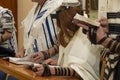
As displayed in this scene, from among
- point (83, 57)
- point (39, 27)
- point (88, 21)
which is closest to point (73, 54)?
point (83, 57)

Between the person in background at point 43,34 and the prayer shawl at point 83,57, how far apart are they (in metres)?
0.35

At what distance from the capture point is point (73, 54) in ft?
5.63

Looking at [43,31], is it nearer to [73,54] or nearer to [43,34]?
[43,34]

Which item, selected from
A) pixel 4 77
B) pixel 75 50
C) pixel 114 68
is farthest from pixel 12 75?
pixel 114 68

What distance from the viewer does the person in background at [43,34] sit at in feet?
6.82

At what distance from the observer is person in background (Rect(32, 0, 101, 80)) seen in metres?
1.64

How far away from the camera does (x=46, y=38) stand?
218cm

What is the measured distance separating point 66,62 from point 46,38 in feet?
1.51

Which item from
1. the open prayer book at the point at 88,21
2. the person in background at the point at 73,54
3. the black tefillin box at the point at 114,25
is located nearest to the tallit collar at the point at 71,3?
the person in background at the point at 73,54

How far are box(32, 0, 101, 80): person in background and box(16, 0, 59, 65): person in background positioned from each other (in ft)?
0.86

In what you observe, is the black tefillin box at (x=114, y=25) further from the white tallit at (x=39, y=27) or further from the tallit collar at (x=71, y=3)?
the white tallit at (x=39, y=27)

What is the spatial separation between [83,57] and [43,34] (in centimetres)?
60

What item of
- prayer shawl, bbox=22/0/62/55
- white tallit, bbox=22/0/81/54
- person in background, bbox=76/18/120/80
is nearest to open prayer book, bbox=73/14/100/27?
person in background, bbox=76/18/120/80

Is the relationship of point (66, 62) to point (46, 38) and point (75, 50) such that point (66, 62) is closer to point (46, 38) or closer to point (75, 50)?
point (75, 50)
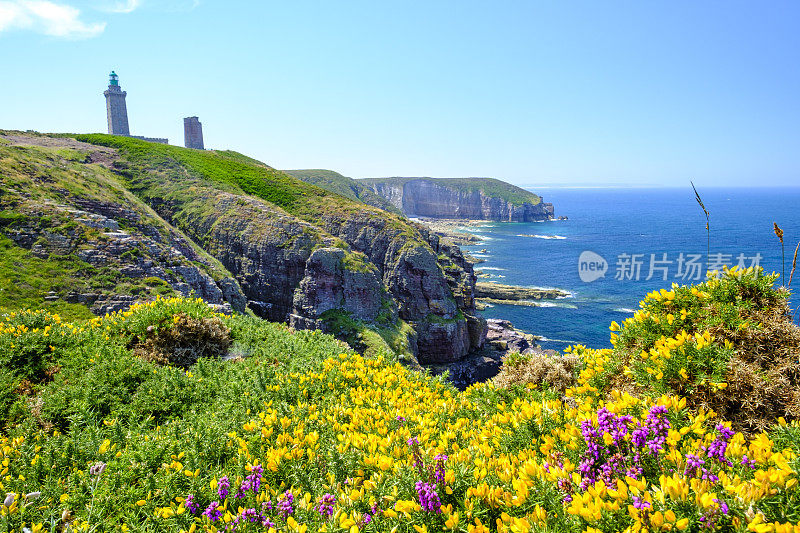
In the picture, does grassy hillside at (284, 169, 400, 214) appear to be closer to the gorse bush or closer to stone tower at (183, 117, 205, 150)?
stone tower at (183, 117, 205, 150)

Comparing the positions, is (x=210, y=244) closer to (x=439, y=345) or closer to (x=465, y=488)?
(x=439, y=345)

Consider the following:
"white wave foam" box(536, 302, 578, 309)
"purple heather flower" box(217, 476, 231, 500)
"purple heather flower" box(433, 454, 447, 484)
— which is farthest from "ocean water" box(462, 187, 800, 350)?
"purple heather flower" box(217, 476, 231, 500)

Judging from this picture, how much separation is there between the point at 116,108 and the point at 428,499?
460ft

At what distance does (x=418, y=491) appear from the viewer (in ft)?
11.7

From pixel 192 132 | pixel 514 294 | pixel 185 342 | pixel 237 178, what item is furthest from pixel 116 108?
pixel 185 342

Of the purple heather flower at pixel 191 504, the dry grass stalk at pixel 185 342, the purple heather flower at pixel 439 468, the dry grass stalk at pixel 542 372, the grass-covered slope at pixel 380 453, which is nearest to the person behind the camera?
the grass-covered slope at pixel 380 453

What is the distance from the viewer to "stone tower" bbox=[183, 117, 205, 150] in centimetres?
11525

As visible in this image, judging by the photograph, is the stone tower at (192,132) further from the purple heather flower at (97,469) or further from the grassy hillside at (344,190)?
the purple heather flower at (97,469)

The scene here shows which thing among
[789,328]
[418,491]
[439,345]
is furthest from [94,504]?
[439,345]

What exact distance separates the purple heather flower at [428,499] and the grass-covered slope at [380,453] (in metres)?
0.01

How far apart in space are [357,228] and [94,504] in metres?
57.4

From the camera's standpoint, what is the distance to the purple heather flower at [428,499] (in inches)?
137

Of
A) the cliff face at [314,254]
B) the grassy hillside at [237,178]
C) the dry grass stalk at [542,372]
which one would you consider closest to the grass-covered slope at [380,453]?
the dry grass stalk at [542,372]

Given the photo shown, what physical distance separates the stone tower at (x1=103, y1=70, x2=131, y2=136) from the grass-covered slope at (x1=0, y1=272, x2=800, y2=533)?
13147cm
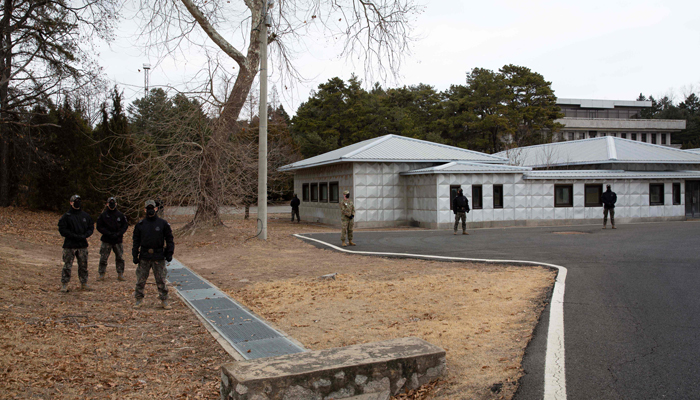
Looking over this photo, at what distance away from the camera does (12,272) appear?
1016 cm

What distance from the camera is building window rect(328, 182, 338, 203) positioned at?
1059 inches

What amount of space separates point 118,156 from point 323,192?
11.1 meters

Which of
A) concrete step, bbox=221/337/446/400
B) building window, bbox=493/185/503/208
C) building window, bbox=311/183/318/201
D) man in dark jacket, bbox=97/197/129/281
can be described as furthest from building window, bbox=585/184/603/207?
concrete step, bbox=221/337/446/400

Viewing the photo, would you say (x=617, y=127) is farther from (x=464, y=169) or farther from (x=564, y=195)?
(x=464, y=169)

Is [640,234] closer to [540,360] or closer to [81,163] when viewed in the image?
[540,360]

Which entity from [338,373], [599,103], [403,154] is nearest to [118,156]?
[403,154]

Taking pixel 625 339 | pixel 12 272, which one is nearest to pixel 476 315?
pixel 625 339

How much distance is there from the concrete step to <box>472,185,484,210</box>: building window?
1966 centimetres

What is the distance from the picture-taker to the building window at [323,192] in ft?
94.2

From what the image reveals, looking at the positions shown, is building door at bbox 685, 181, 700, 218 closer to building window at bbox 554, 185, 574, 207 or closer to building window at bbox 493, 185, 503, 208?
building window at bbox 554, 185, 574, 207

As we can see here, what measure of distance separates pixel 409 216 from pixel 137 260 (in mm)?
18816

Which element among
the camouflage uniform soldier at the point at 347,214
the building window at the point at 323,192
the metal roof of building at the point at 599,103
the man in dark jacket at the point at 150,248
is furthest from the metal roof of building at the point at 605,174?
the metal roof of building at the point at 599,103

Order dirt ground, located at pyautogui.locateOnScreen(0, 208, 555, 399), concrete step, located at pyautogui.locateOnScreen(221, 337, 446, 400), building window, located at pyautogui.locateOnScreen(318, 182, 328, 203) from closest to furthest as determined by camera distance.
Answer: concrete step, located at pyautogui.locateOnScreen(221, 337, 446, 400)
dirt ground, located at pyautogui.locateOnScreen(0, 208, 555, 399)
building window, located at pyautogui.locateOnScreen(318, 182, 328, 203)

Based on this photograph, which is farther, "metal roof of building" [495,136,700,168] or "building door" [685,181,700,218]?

────────────────────────────────────────

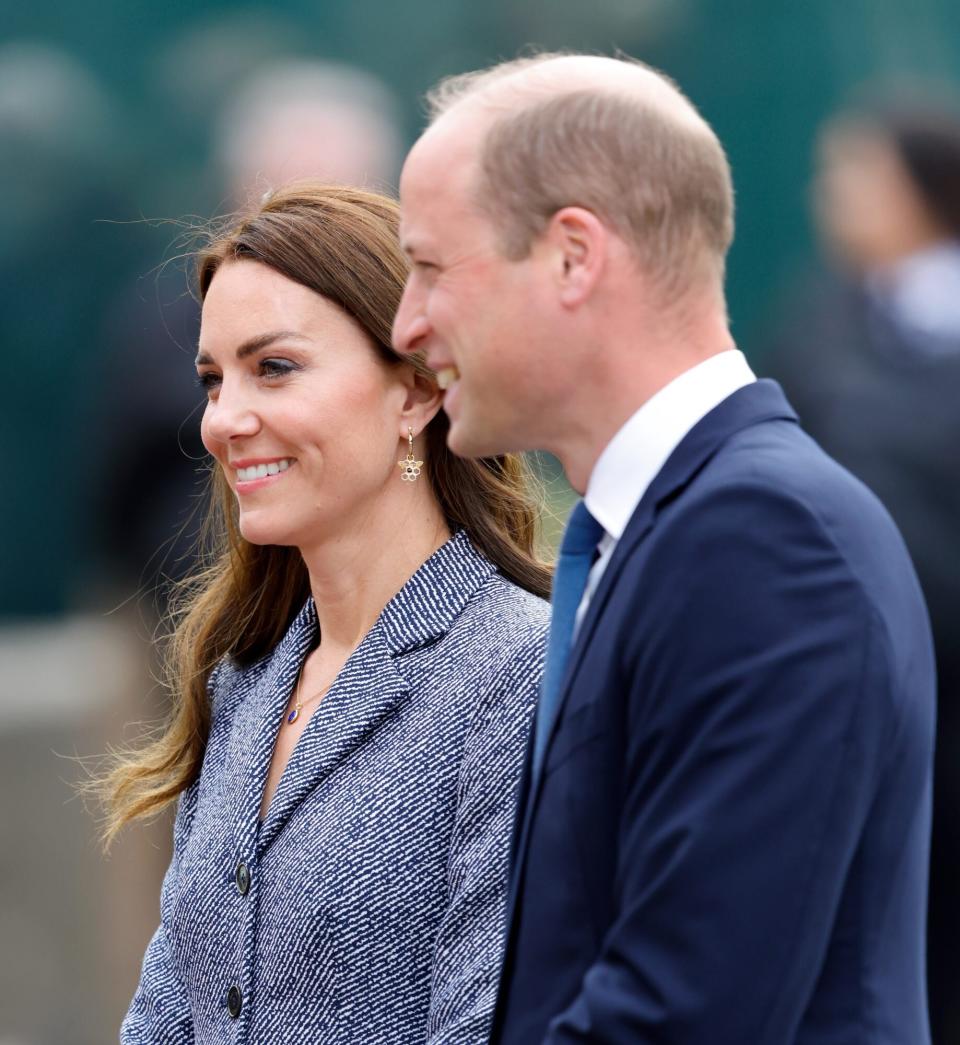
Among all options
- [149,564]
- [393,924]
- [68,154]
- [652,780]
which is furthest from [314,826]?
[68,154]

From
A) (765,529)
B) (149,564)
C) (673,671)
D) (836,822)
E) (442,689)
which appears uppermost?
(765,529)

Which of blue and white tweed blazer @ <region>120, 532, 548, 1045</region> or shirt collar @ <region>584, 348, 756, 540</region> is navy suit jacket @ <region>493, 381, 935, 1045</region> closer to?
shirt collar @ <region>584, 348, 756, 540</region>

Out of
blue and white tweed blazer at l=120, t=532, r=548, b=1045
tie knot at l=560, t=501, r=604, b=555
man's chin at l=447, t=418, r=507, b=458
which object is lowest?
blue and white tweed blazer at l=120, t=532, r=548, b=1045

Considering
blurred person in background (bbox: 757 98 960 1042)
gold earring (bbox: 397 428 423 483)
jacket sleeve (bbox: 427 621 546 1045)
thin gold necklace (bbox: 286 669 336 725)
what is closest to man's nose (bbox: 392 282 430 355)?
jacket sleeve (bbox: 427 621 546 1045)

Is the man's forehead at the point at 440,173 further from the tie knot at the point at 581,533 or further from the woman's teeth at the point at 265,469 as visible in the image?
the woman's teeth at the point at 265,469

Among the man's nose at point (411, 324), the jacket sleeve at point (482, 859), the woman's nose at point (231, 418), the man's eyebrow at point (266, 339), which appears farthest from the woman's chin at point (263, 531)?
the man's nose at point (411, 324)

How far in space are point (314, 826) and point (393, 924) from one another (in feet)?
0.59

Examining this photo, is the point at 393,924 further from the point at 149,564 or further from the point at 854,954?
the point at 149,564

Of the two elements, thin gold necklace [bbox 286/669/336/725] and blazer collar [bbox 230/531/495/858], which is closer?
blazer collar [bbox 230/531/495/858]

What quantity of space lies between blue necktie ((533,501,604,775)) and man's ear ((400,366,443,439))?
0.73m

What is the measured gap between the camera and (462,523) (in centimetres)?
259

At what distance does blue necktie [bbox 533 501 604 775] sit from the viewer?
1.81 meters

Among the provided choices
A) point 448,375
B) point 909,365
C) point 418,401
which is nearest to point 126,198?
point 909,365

────────────────────────────────────────

*Prompt*. Reproduce verbatim the records from the line containing "Among the man's" through the line containing "1.81 meters", including both of those lines.

*Answer to this problem*.
Among the man's nose at point (411, 324), the jacket sleeve at point (482, 859), the woman's nose at point (231, 418), the man's eyebrow at point (266, 339), which appears farthest from the woman's chin at point (263, 531)?
the man's nose at point (411, 324)

How far in space are point (314, 826) and point (393, 924) from one another (in feet)?
0.59

Examining this photo, is the point at 393,924 further from the point at 149,564 or further from the point at 854,954?
the point at 149,564

Of the two elements, thin gold necklace [bbox 286/669/336/725] and blazer collar [bbox 230/531/495/858], which is closer?
blazer collar [bbox 230/531/495/858]

What quantity of space lies between blue necktie ((533,501,604,775)) and man's ear ((400,366,443,439))?
0.73m

What is the measured gap between the camera and (462,523) (in centimetres)?
259

At what distance does blue necktie [bbox 533 501 604 775] sit from the viewer?
1.81 meters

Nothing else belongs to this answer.